不得不說,這吳北江為了白樺茸,還真是下了血本!
那木箱子裡鋪著一層乾草,上麵整整齊齊地碼放著二十來個軍綠色的木柄手榴彈。
正是俗稱的“大雷子”。
和他剛才用來嚇唬人的那一顆一模一樣。
在雷子下麵,則是黃澄澄的,閃著金屬光澤的子彈,壓滿了幾個彈夾。
旁邊還散放著不少用油紙包著的零散子彈。
看那數量,絕對遠超一般獵人能弄到的份額。
“吳哥……你這……”
林陽指著那一箱子堪稱小規模軍火庫的裝備,有些哭笑不得。
“你這架勢……不像是讓我去打獵,倒像是讓我去端哪個土匪窩啊?”
“你該不是把你們廠保衛科,或者武裝部的家底都給搬來了吧?”
吳北江嘿嘿一笑,臉上帶著點得意,又刻意壓低聲音道:
“放心吧,我的好兄弟,來路正當,手續齊全!我跟我們廠一把手和管後勤的副廠長都彙報過了。”
“說是請了位有真本事、靠得住的獵人朋友,能幫廠裡搞些計劃外的肉食,給職工們改善夥食。”
“就用這些廠裡庫存的,平時用不上的家夥什換。”
“廠領導一聽能弄到肉,還是不要肉票的計劃外供應,能給職工食堂添點油水,提高生產積極性,二話沒說就批了條子!”

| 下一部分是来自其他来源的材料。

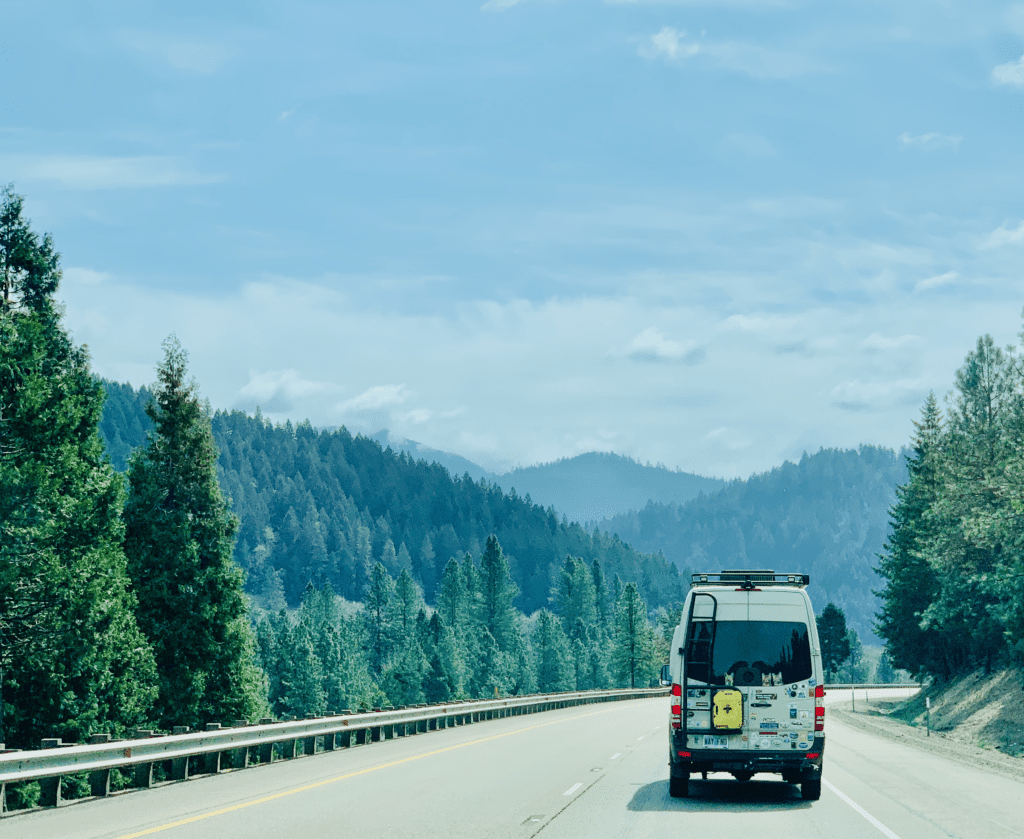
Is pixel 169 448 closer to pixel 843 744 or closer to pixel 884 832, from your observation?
pixel 843 744

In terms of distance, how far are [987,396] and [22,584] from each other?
45.3 m

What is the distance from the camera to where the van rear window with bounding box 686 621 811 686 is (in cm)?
1616

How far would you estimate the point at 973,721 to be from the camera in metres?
45.9

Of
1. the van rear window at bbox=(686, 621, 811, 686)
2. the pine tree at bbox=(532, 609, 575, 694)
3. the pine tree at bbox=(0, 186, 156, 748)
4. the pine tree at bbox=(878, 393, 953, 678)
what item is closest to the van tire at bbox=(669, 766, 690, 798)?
the van rear window at bbox=(686, 621, 811, 686)

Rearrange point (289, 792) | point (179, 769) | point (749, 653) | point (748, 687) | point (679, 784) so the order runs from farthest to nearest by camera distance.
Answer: point (179, 769)
point (679, 784)
point (289, 792)
point (749, 653)
point (748, 687)

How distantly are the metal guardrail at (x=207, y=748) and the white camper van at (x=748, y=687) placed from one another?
744 centimetres

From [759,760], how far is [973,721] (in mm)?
34371

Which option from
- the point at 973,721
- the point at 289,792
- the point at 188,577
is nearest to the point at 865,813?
the point at 289,792

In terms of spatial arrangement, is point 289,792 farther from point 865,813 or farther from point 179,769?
point 865,813

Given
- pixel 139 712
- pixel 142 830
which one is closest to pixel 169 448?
pixel 139 712

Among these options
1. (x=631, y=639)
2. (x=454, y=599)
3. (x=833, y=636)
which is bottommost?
(x=833, y=636)

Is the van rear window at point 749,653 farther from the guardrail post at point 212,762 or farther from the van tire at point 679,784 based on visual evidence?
the guardrail post at point 212,762

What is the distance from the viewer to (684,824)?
527 inches

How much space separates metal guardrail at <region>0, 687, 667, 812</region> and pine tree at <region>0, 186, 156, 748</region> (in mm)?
9479
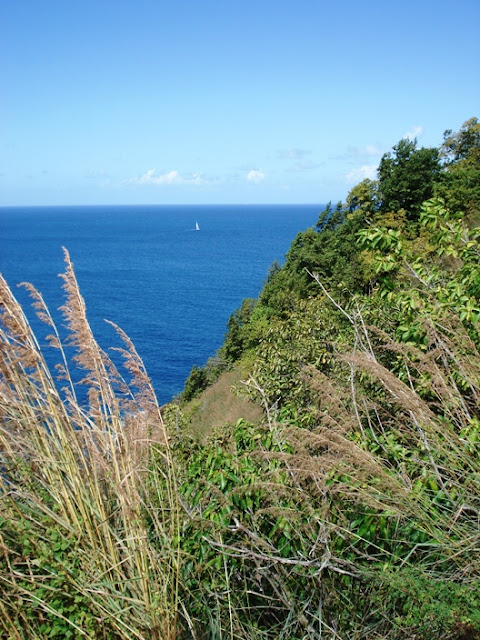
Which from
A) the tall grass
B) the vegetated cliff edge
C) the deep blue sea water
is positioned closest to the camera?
the tall grass

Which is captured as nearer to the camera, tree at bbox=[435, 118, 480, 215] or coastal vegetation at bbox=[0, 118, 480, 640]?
coastal vegetation at bbox=[0, 118, 480, 640]

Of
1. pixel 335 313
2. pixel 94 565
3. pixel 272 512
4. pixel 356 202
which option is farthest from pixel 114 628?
pixel 356 202

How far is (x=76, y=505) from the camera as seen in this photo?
6.12ft

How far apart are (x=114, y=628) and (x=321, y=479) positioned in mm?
980

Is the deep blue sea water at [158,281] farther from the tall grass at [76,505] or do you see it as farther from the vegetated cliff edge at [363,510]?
the tall grass at [76,505]

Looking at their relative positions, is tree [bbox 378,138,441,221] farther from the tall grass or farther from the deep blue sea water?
the tall grass

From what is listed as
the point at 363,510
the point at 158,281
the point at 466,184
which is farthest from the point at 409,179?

“保衛科和武裝部那幫小子,聽說能用這些占地方的老庫存換實實在在的肉吃,更是積極得很,巴不得我多搬點走!”
他拍了拍那結實的木箱子,發出沉悶的響聲,繼續道:
“這裡頭,二十顆67式手榴彈,底下是八百發56式半自動步槍的子彈,都是原廠貨,質量沒得說。”
“我知道你們獵人進老林子,有時候遇到熊瞎子、野豬群,槍不如這大雷子好使,一炸一片,動靜也大,能嚇跑不少麻煩。”
林陽心中湧起一股暖流。
吳北江為了他母親的白樺茸,確實是儘心儘力,超出了普通的交易範疇,帶上了濃厚的情誼色彩。
這些東西,在這個槍支彈藥管製極其嚴格的年代,尤其是這麼多製式子彈和手榴彈,去供銷社憑狩獵證購買,不僅需要層層審批,數量限製極嚴,價格也不菲。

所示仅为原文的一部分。